Every sub-agent session records to tapes. Token spend per linter, strategy effectiveness by round, whether you’re trending toward more fixes with fewer tokens over time. Run sweeper observe after a sweep and you get actual data on what’s working.

Karpathy’s autoresearcher works a similar loop: agent edits code, runs experiment, evaluates, keeps or reverts. 100 experiments overnight on one GPU. Good design. But each run is stateless. Sweeper differs because tapes gives it observational memory. Stalled files get escalated based on what actually failed before, not a generic retry. Over time the system learns which approaches work for which categories of issues. That’s the difference between running experiments and accumulating knowledge.

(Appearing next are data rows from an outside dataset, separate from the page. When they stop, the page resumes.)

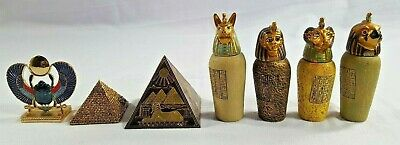 Egyptian Legend Four Sons Of Horus Canopic Jars Scarab Pyramids Relic Gifts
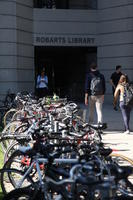Bike Racks and Entrance to Robarts Library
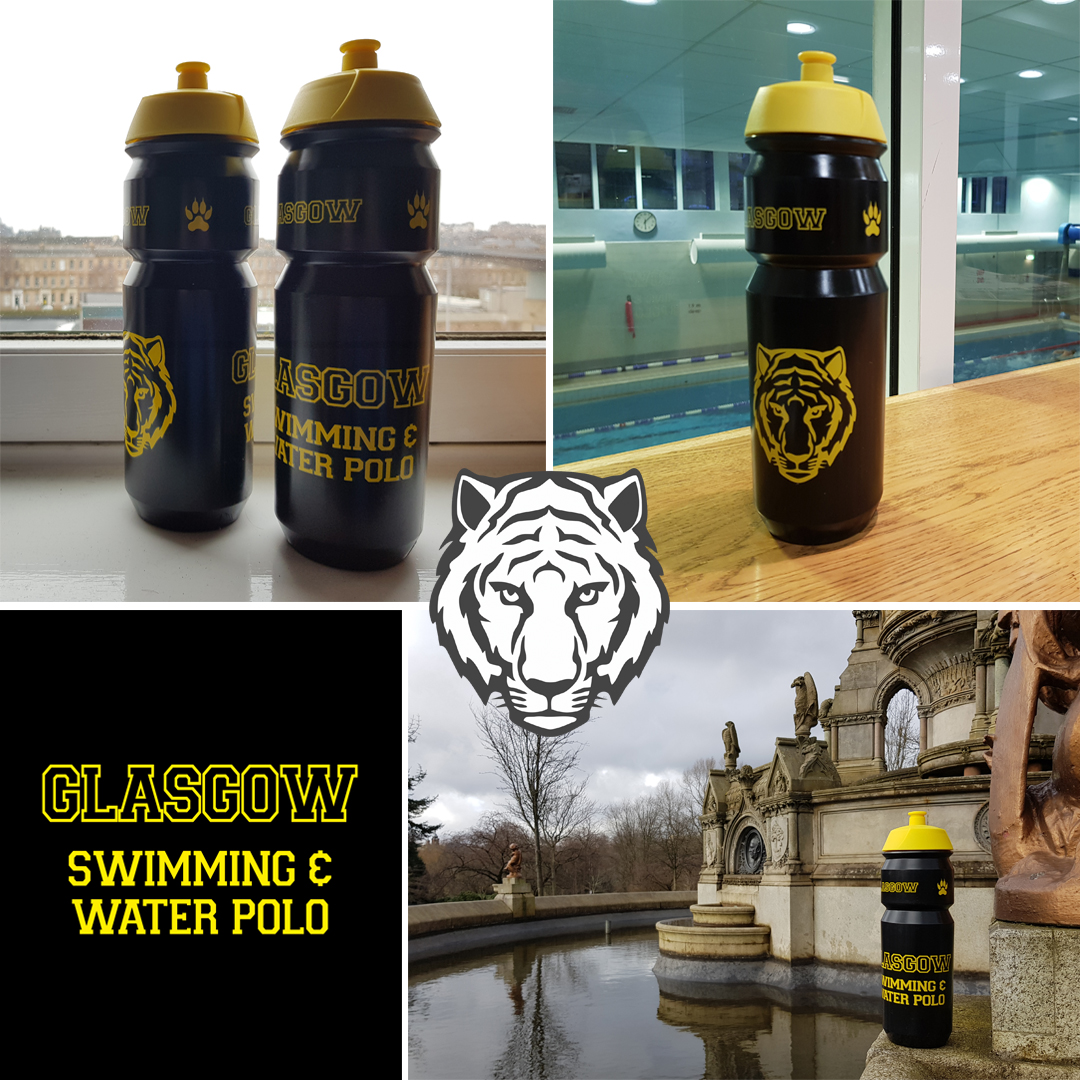 Branded Cycling Bottles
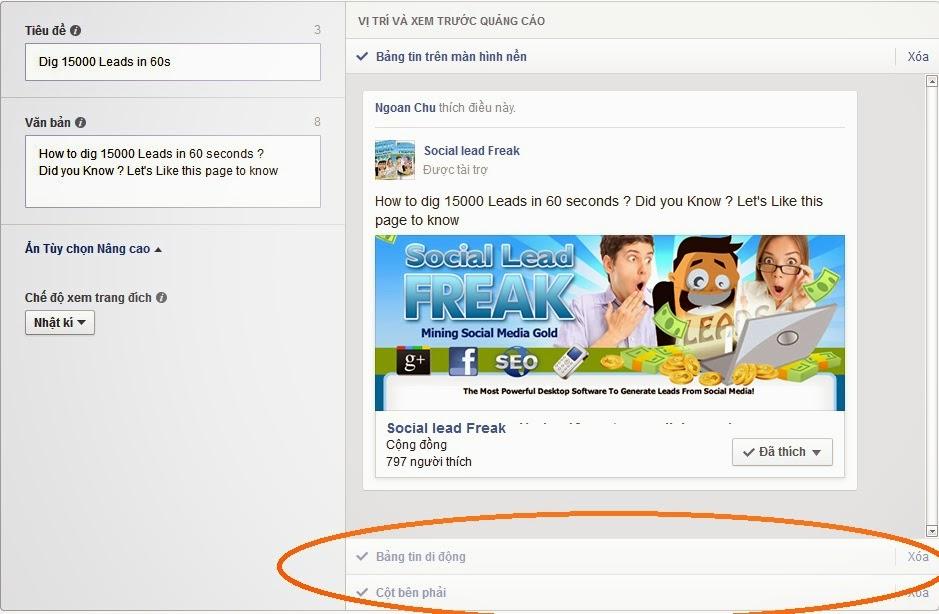 Hướng dẫn các cách quảng cáo trên facebook hiệu quả 4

I used contributor.info as a test case. 1,992 ESLint errors. Auto-fix handled 1,150 formatting issues. Sweeper dispatched 5 parallel agents across the remaining 842 errors in 99 files. Three rounds, 100% fix rate, ~54 minutes wall clock (PR #1741). Then I pointed it at the docs: 15 stale feature pages rewritten by parallel agents, each one taking a page, rewriting content, and adding screenshots from the live app (PR #1745). Same tool, different prompt. Sweeper doesn’t care if it’s fixing lint or rewriting prose.

Where this goes

The Pokémon agent wasn’t really about Pokémon. Sweeper wasn’t really about lint. Both were experiments in what happens when agents do real work and you actually record what they did.

The feedback loop, agent runs, telemetry persists, observer surfaces patterns, next run reads those patterns, applies well beyond games. What I’m building is essentially a runbook. A runbook to speed run Pokémon. If anybody needs to go beat Brock or Misty, the pathway is already mapped.

That same pattern applies to large-scale refactors where each PR is a generation. Sprint telemetry revealing which modules have the highest revision rates. 5,000-line files that need to be broken apart. The iteration loop stays the same: run, observe, learn, run again.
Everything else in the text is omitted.